------ Supplied data ------

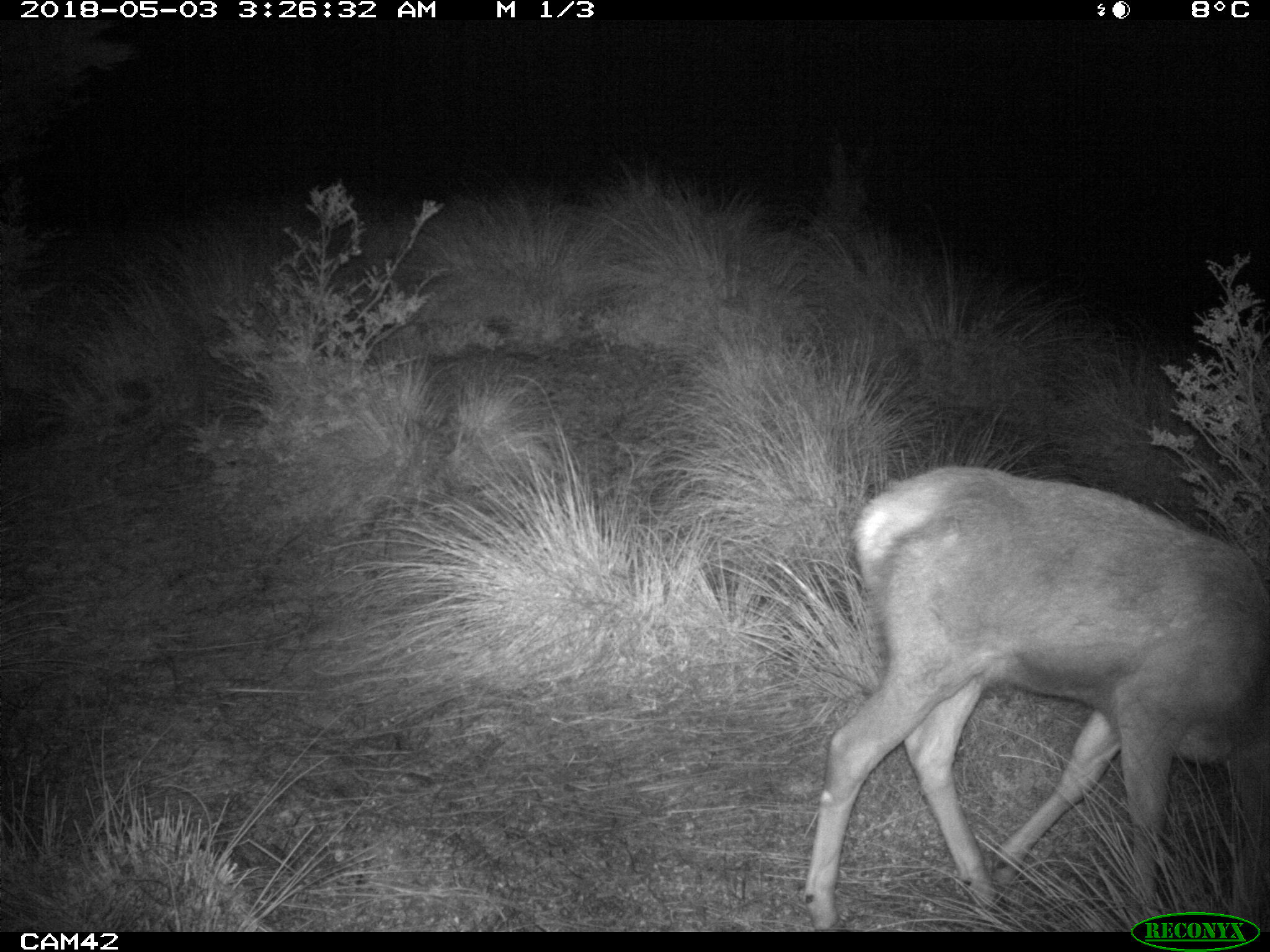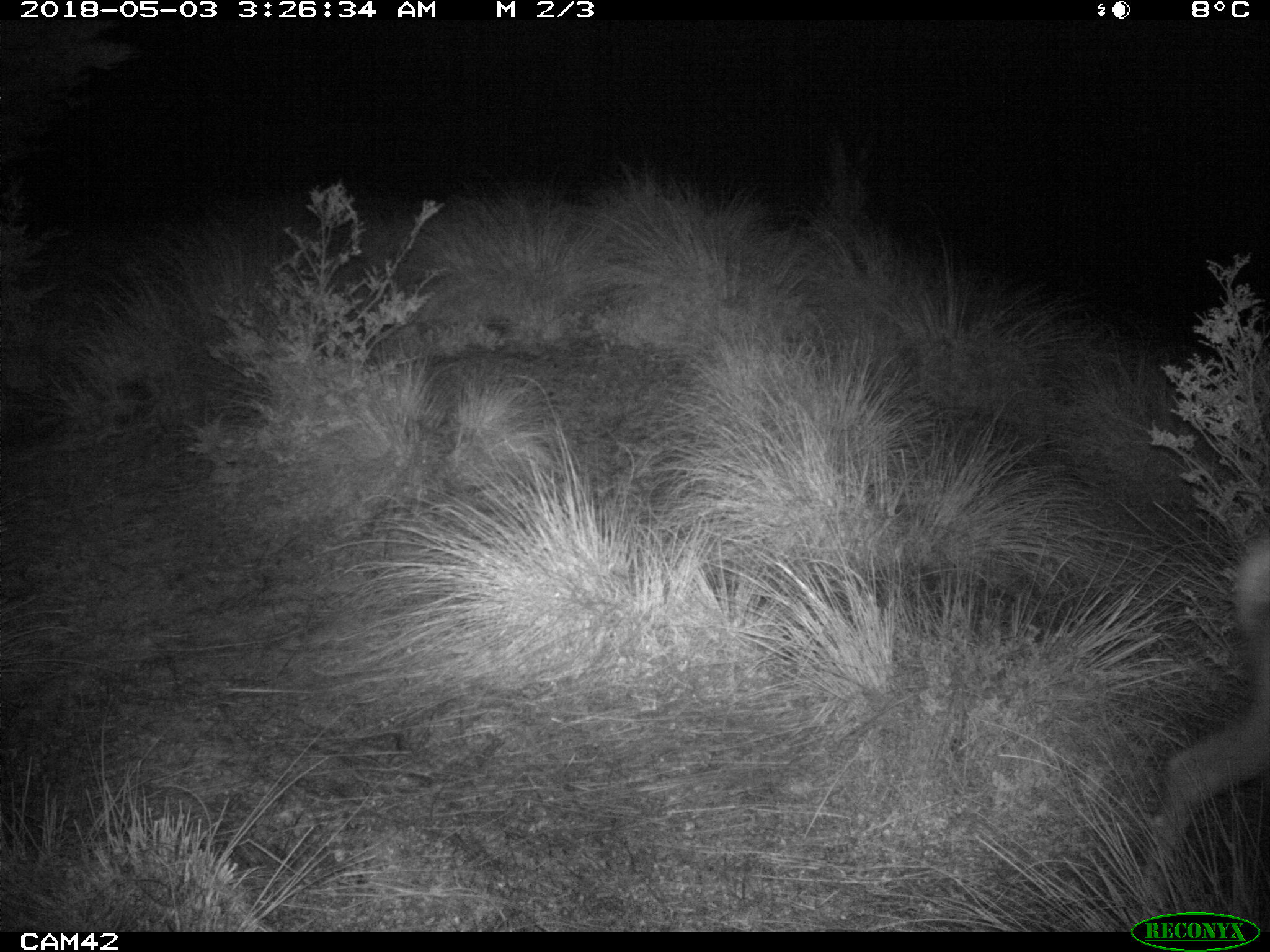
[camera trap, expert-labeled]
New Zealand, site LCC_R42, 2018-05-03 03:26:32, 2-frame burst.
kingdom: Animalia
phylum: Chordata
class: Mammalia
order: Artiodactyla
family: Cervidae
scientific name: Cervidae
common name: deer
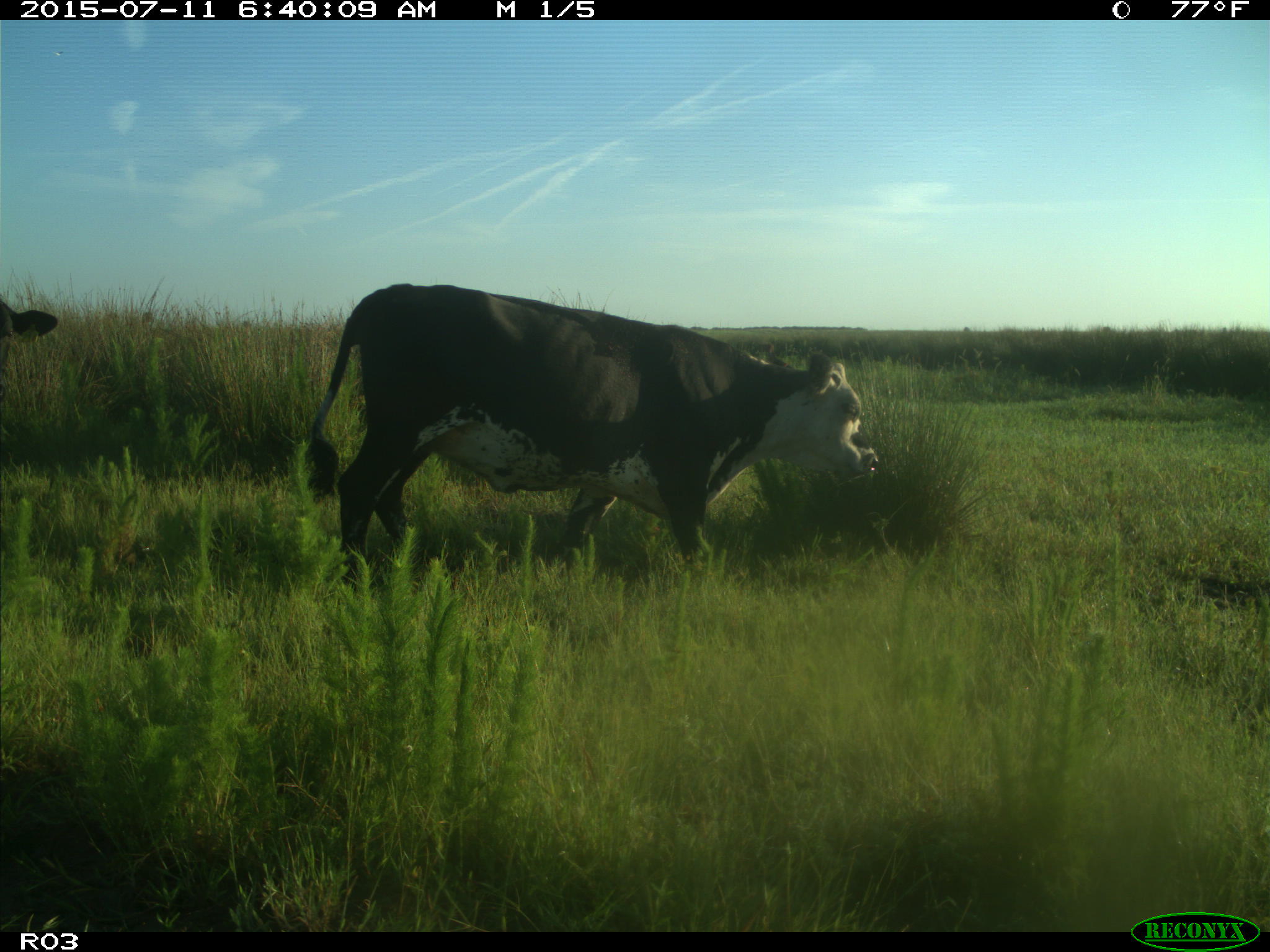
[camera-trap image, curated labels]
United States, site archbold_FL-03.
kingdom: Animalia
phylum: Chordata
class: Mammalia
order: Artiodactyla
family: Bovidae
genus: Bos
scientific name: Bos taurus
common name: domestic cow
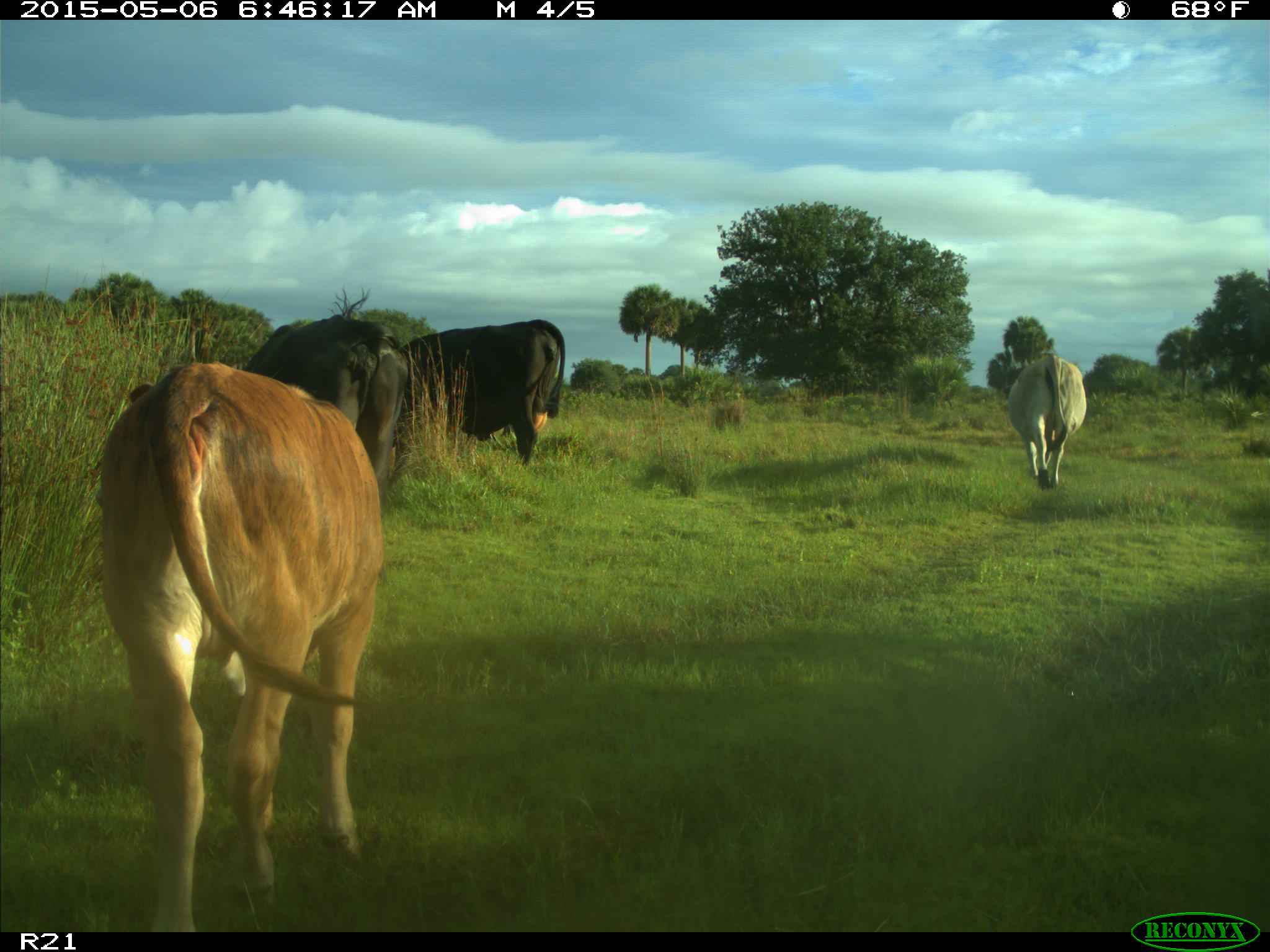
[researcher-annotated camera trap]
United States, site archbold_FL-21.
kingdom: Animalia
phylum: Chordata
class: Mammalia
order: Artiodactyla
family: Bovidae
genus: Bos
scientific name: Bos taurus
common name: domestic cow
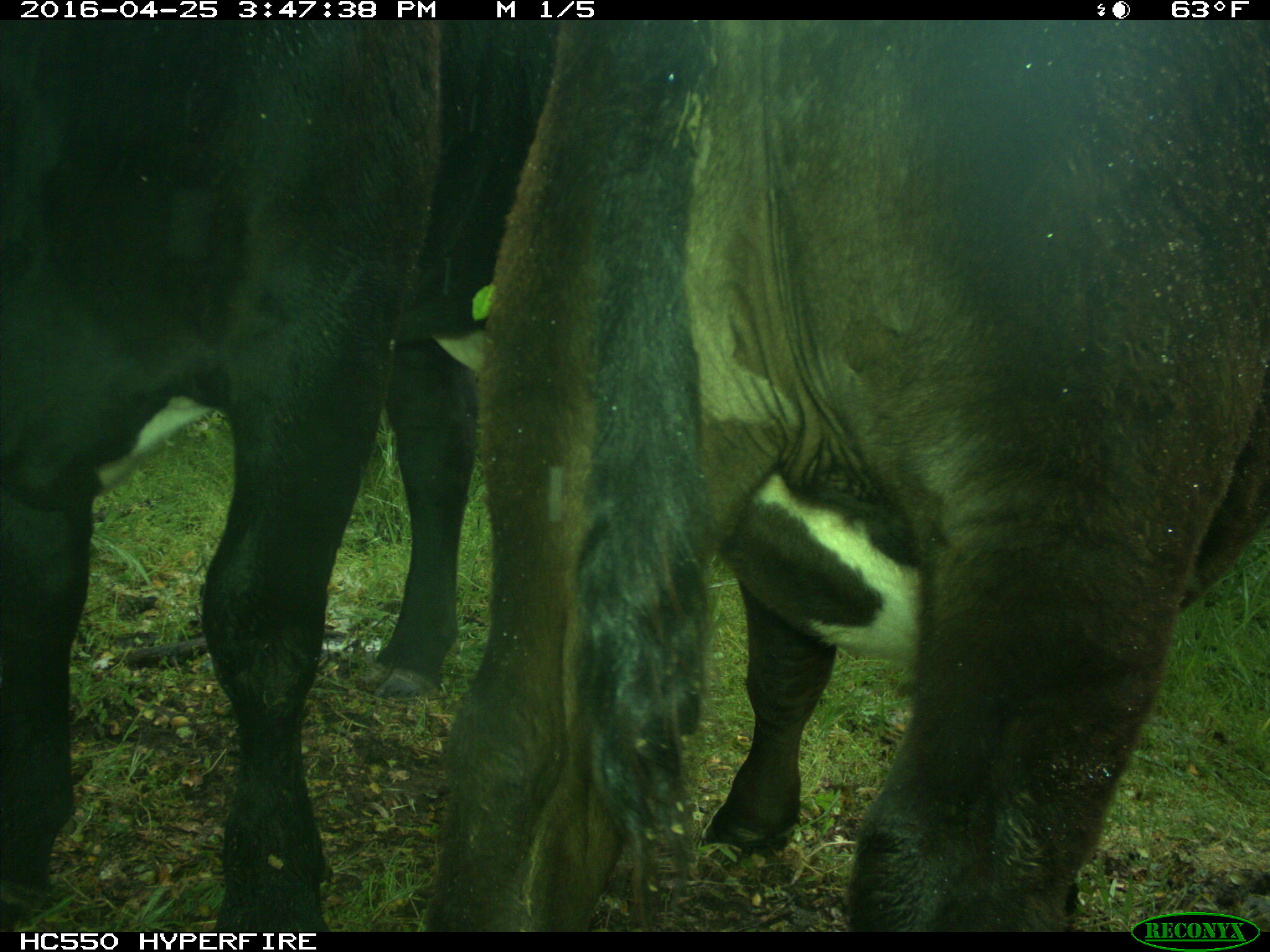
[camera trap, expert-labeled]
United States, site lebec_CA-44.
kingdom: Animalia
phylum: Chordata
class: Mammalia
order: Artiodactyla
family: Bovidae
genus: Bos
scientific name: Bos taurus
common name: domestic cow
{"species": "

------

▶ [What to do]: Make a word-for-word copy of the records above, excluding all pictures.

▶ [Result of the task]:
[camera trap, expert-labeled]
New Zealand, site LCC_R42, 2018-05-03 03:26:32, 2-frame burst.
kingdom: Animalia
phylum: Chordata
class: Mammalia
order: Artiodactyla
family: Cervidae
scientific name: Cervidae
common name: deer
[camera-trap image, curated labels]
United States, site archbold_FL-03.
kingdom: Animalia
phylum: Chordata
class: Mammalia
order: Artiodactyla
family: Bovidae
genus: Bos
scientific name: Bos taurus
common name: domestic cow
[researcher-annotated camera trap]
United States, site archbold_FL-21.
kingdom: Animalia
phylum: Chordata
class: Mammalia
order: Artiodactyla
family: Bovidae
genus: Bos
scientific name: Bos taurus
common name: domestic cow
[camera trap, expert-labeled]
United States, site lebec_CA-44.
kingdom: Animalia
phylum: Chordata
class: Mammalia
order: Artiodactyla
family: Bovidae
genus: Bos
scientific name: Bos taurus
common name: domestic cow
{"species": "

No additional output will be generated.